**OBJETIVO 1**:
Transcreva, sem nenhuma alteração, o trecho dos registros que começa na linha que contém "Is the gazebo railing" e vai até o fim dos registros, incluindo a primeira e a última linha.

**TEXTO EXTRAÍDO**:
◇ ◇ ◇ ◇ ◇ ◇ ◇
Após prepararmos nossa sessão de mixagem para um trabalho mais eficiente, o que fizemos nos nossos dois últimos encontros na AM&T, vamos agora começar a mixagem propriamente dita.

VOLUMES

O aspecto mais complicado e mais difícil de se controlar em uma mixagem digital é o volume. Isto decorre de duas características muito importantes. Primeiro, em áudio digital, quanto mais alto estiver o volume, melhor a qualidade. Isto porque ela está diretamente relacionada ao número de bits usados para representar cada amostra. Quanto mais baixo o sinal, menos bits são usados, e menor a qualidade. Segundo, existe um valor máximo para cada amostra, o chamado FS (full scale), ou seja, uma vez que se atinja o valor máximo de amplitude, qualquer tentativa de se aumentar mais ainda implicará em distorção, que, no caso, não é nada sutil.
◇ ◇ ◇ ◇ ◇ ◇ ◇
**OBJETIVO 2**:
Extraia do texto sobre mixagem o trecho que começa nas palavras que contêm "Após prepararmos nossa" e termina em "é nada sutil.", copiando-o tal como está.

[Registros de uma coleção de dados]
◇ ◇ ◇ ◇ ◇ ◇ ◇
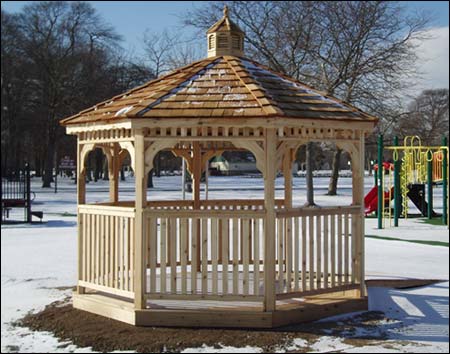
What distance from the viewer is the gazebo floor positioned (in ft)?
22.0

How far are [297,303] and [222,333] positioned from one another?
1.31m

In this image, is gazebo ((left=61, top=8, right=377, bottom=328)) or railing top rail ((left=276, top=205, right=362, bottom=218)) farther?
railing top rail ((left=276, top=205, right=362, bottom=218))

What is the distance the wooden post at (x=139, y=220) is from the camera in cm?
677

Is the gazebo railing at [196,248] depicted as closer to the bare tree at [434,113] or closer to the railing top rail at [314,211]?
the railing top rail at [314,211]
◇ ◇ ◇ ◇ ◇ ◇ ◇
**RESPOSTA COMPLETA 1**:
Is the gazebo railing at [196,248] depicted as closer to the bare tree at [434,113] or closer to the railing top rail at [314,211]?
the railing top rail at [314,211]

**RESPOSTA COMPLETA 2**:
Após prepararmos nossa sessão de mixagem para um trabalho mais eficiente, o que fizemos nos nossos dois últimos encontros na AM&T, vamos agora começar a mixagem propriamente dita.

VOLUMES

O aspecto mais complicado e mais difícil de se controlar em uma mixagem digital é o volume. Isto decorre de duas características muito importantes. Primeiro, em áudio digital, quanto mais alto estiver o volume, melhor a qualidade. Isto porque ela está diretamente relacionada ao número de bits usados para representar cada amostra. Quanto mais baixo o sinal, menos bits são usados, e menor a qualidade. Segundo, existe um valor máximo para cada amostra, o chamado FS (full scale), ou seja, uma vez que se atinja o valor máximo de amplitude, qualquer tentativa de se aumentar mais ainda implicará em distorção, que, no caso, não é nada sutil.